> [EXERCISE PROMPT]: Below are records; transcribe only the line with "Studying what is" and those after it, through the last line, without any change.

> [RECORDS SUPPLIED]:
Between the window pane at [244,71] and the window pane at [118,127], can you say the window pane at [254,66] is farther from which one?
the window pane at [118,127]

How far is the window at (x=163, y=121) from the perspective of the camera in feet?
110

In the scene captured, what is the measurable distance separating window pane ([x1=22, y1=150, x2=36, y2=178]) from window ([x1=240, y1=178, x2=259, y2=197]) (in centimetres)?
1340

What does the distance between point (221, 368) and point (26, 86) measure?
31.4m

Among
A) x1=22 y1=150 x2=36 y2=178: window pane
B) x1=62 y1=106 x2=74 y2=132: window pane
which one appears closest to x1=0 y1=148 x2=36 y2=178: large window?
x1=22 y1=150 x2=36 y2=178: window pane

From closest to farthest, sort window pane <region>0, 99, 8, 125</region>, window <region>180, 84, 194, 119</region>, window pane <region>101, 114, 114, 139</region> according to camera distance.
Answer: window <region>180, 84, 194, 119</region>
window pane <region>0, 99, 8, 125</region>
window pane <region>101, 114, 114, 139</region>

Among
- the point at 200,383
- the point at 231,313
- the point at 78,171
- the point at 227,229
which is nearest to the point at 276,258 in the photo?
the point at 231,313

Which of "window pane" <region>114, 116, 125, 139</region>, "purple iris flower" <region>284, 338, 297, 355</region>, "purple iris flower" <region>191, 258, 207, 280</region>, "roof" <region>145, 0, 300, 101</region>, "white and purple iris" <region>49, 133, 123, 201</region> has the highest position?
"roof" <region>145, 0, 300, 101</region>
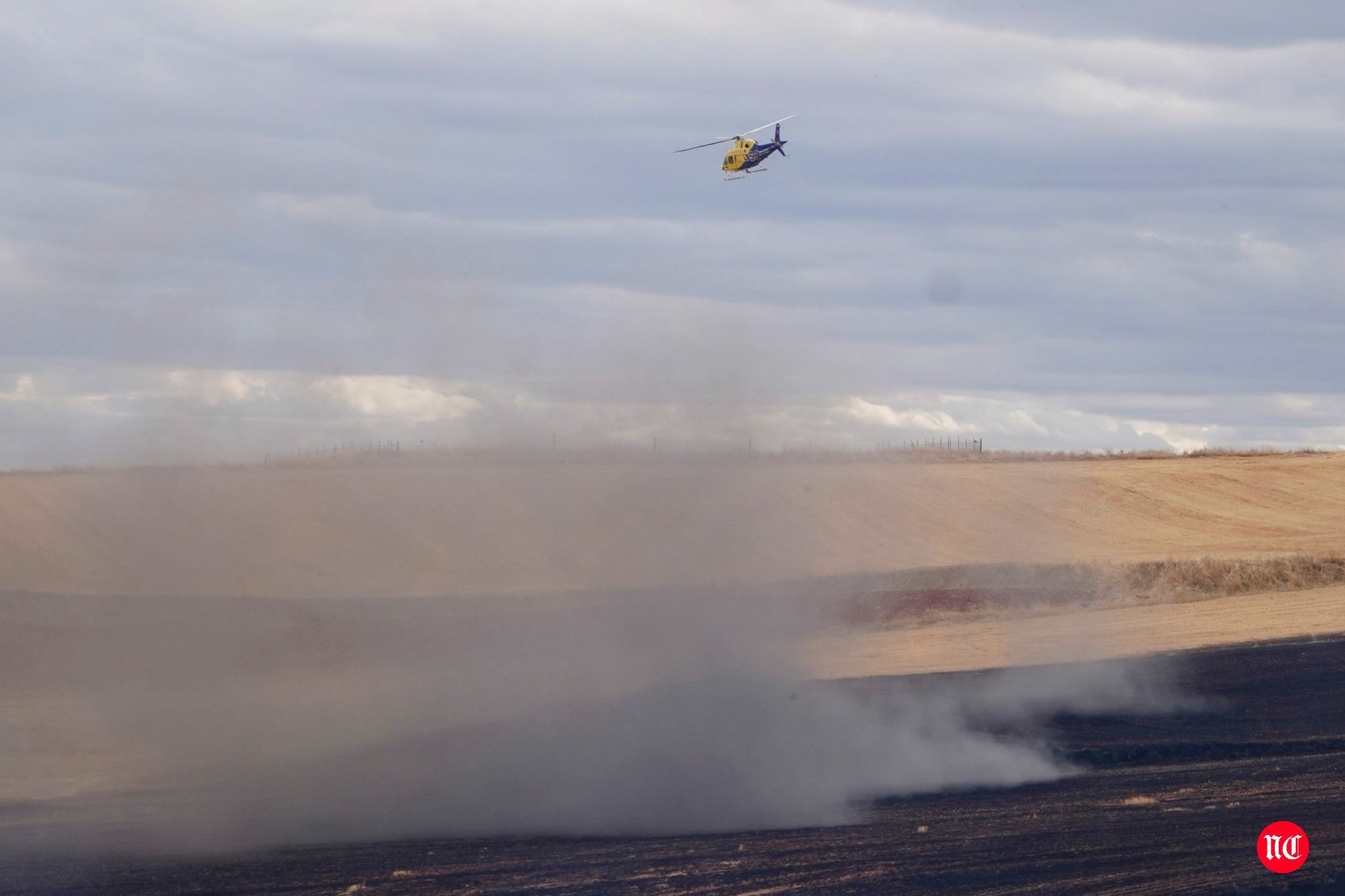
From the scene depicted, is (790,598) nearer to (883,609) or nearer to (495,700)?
(495,700)

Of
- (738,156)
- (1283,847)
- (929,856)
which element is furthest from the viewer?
(738,156)

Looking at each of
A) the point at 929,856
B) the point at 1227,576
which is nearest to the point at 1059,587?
the point at 1227,576

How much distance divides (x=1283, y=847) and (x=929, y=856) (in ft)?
14.9

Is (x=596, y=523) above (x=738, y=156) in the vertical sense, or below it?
below

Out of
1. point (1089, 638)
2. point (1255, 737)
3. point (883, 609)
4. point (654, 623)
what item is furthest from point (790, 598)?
point (883, 609)

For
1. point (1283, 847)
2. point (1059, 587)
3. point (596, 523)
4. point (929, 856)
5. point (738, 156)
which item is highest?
point (738, 156)

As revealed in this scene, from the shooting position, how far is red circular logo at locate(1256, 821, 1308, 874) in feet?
54.2

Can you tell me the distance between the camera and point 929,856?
690 inches

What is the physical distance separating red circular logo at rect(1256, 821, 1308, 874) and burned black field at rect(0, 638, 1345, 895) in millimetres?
167

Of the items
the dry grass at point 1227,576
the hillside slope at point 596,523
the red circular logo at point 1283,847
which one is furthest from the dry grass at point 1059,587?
the red circular logo at point 1283,847

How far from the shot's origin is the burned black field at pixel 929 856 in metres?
16.1

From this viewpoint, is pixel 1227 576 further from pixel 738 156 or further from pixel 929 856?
pixel 929 856

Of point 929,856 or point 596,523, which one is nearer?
point 929,856

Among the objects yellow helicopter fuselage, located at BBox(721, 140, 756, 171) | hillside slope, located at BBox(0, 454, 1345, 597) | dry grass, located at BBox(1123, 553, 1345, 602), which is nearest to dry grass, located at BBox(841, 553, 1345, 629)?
dry grass, located at BBox(1123, 553, 1345, 602)
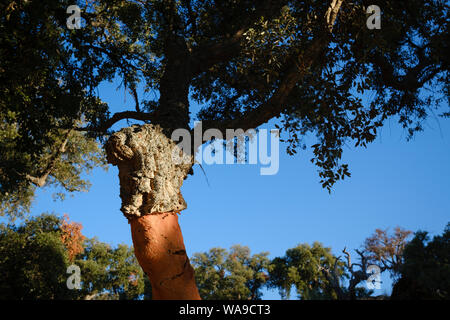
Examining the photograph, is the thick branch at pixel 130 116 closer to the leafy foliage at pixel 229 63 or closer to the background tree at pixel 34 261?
the leafy foliage at pixel 229 63

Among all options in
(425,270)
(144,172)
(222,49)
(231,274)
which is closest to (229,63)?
(222,49)

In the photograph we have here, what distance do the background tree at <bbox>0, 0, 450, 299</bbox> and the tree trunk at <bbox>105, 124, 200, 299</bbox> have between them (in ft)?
0.07

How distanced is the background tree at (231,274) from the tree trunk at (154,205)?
32.9 metres

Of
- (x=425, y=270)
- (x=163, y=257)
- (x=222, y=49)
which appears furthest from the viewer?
(x=425, y=270)

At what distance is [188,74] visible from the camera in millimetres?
9922

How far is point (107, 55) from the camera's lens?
1307 cm

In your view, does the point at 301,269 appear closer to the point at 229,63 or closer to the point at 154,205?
the point at 229,63

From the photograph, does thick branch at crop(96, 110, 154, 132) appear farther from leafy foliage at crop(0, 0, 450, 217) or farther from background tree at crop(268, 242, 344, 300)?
background tree at crop(268, 242, 344, 300)

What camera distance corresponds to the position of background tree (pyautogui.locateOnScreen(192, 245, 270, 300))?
126 ft

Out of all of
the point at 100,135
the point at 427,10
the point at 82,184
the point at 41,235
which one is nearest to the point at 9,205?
the point at 41,235

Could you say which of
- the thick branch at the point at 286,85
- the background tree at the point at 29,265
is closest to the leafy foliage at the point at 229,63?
the thick branch at the point at 286,85

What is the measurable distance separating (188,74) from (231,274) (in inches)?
1293

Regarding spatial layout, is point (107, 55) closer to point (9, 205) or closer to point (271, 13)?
point (271, 13)

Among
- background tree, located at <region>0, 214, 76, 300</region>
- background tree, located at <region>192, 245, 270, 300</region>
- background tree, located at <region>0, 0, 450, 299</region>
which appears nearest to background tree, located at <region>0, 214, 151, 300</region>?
background tree, located at <region>0, 214, 76, 300</region>
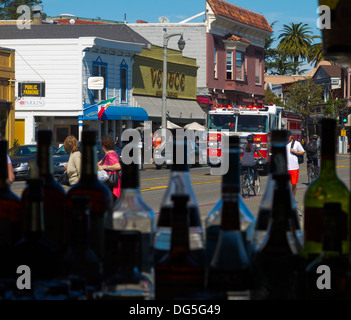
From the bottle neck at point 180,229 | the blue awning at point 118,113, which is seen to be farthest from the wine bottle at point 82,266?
the blue awning at point 118,113

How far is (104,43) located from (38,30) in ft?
16.2

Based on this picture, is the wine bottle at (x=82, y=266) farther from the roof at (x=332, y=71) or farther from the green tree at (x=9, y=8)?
the roof at (x=332, y=71)

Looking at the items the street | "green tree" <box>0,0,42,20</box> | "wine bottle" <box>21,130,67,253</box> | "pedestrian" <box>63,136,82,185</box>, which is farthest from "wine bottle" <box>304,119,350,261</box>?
"green tree" <box>0,0,42,20</box>

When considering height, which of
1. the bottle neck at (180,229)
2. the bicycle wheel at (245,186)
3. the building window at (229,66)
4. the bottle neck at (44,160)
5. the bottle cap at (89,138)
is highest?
the building window at (229,66)

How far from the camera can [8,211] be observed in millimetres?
2074

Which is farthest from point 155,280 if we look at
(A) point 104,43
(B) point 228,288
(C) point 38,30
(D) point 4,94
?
(C) point 38,30

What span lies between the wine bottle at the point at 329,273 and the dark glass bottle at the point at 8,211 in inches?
32.2

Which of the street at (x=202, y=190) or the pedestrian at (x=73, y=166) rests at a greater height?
the pedestrian at (x=73, y=166)

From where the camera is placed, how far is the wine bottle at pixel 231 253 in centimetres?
183

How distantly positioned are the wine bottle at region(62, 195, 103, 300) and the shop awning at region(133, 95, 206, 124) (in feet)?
149

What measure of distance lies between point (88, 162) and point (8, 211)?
0.93 feet

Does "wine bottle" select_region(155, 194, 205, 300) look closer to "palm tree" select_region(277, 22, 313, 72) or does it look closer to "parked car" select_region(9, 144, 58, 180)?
"parked car" select_region(9, 144, 58, 180)

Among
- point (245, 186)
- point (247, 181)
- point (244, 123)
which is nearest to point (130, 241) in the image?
point (245, 186)

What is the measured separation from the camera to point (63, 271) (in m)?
1.92
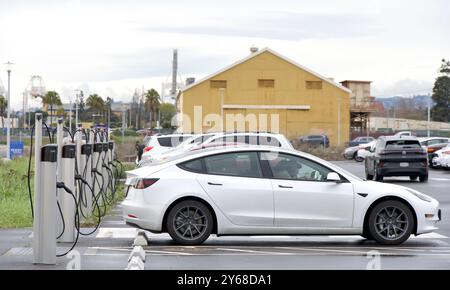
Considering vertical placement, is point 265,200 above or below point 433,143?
below

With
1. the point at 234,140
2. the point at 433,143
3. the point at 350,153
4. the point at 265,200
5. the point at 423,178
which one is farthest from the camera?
the point at 350,153

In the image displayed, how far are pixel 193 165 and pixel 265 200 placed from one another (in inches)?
48.5

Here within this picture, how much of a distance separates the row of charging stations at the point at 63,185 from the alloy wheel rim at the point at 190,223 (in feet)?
4.87

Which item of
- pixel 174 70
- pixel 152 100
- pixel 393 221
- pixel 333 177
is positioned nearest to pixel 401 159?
pixel 393 221

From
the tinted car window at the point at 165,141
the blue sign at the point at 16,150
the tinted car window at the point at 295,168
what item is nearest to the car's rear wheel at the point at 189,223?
the tinted car window at the point at 295,168

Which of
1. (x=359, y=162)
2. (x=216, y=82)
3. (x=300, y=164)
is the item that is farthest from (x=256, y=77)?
(x=300, y=164)

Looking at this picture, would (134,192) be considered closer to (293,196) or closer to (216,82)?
(293,196)

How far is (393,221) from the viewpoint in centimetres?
1288

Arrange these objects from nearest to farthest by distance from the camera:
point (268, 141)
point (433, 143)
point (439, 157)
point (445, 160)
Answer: point (268, 141)
point (445, 160)
point (439, 157)
point (433, 143)

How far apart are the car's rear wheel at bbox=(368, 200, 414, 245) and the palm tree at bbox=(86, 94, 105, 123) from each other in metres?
61.3

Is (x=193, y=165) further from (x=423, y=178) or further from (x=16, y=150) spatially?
(x=16, y=150)

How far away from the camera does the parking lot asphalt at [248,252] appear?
35.3ft

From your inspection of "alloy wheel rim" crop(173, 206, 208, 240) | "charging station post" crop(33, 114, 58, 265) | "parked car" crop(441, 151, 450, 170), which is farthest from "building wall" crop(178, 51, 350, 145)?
"charging station post" crop(33, 114, 58, 265)

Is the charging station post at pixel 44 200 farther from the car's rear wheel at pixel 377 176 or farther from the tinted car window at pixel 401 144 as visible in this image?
the tinted car window at pixel 401 144
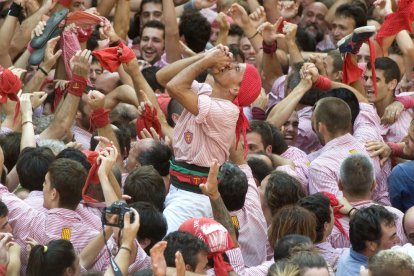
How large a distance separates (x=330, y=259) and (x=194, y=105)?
51.8 inches

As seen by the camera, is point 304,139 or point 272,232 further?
point 304,139

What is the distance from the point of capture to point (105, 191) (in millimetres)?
8336

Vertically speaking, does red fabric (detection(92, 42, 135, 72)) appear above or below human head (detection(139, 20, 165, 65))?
above

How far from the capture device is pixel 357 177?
9.16m

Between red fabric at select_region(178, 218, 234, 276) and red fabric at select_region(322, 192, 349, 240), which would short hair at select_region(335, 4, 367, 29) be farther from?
red fabric at select_region(178, 218, 234, 276)

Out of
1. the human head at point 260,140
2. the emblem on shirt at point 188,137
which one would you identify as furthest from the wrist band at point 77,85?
the emblem on shirt at point 188,137

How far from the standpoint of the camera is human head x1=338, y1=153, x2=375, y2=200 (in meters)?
9.17

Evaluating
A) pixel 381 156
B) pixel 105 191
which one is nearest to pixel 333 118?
pixel 381 156

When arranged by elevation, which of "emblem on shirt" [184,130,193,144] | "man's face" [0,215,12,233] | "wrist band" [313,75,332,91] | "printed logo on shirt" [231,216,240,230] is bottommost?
"printed logo on shirt" [231,216,240,230]

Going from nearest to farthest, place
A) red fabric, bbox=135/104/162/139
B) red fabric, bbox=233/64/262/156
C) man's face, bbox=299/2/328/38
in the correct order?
red fabric, bbox=233/64/262/156, red fabric, bbox=135/104/162/139, man's face, bbox=299/2/328/38

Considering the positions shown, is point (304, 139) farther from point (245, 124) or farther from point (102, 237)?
point (102, 237)

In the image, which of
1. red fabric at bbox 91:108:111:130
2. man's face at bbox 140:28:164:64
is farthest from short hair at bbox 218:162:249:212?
man's face at bbox 140:28:164:64

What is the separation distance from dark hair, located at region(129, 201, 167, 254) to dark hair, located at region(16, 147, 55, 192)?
930mm

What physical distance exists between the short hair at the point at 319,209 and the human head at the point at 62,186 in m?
1.38
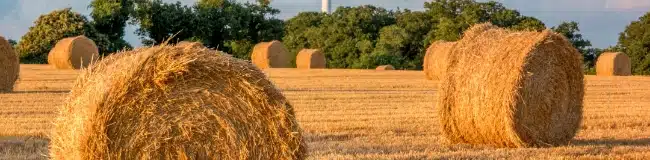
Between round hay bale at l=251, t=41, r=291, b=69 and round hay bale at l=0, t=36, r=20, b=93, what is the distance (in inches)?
621

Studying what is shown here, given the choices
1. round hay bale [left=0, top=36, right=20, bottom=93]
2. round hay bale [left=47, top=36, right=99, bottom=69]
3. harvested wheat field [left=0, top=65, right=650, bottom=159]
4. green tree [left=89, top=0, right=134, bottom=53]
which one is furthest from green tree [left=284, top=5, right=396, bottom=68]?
round hay bale [left=0, top=36, right=20, bottom=93]

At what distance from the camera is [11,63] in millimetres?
19109

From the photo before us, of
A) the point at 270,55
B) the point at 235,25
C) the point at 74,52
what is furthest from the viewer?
the point at 235,25

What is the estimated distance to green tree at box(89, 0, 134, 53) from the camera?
136 ft

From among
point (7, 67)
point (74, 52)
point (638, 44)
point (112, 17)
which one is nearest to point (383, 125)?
point (7, 67)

> [CORRECT ANSWER]:
Studying what is shown here, given the choices
1. round hay bale [left=0, top=36, right=20, bottom=93]
2. round hay bale [left=47, top=36, right=99, bottom=69]
3. harvested wheat field [left=0, top=65, right=650, bottom=159]
4. green tree [left=89, top=0, right=134, bottom=53]
which one is furthest from green tree [left=284, top=5, right=396, bottom=68]?
round hay bale [left=0, top=36, right=20, bottom=93]

At what distance from the camera is [11,63] in millimetres?
19109

From the photo before us, of
A) the point at 270,55
B) the point at 235,25
C) the point at 74,52
what is furthest from the viewer?
the point at 235,25

What is the estimated distance to green tree at box(89, 0, 134, 53) from the camera?
136 ft

From among
point (7, 67)
point (74, 52)
point (638, 44)
point (112, 17)
which one is nearest to point (383, 125)?
point (7, 67)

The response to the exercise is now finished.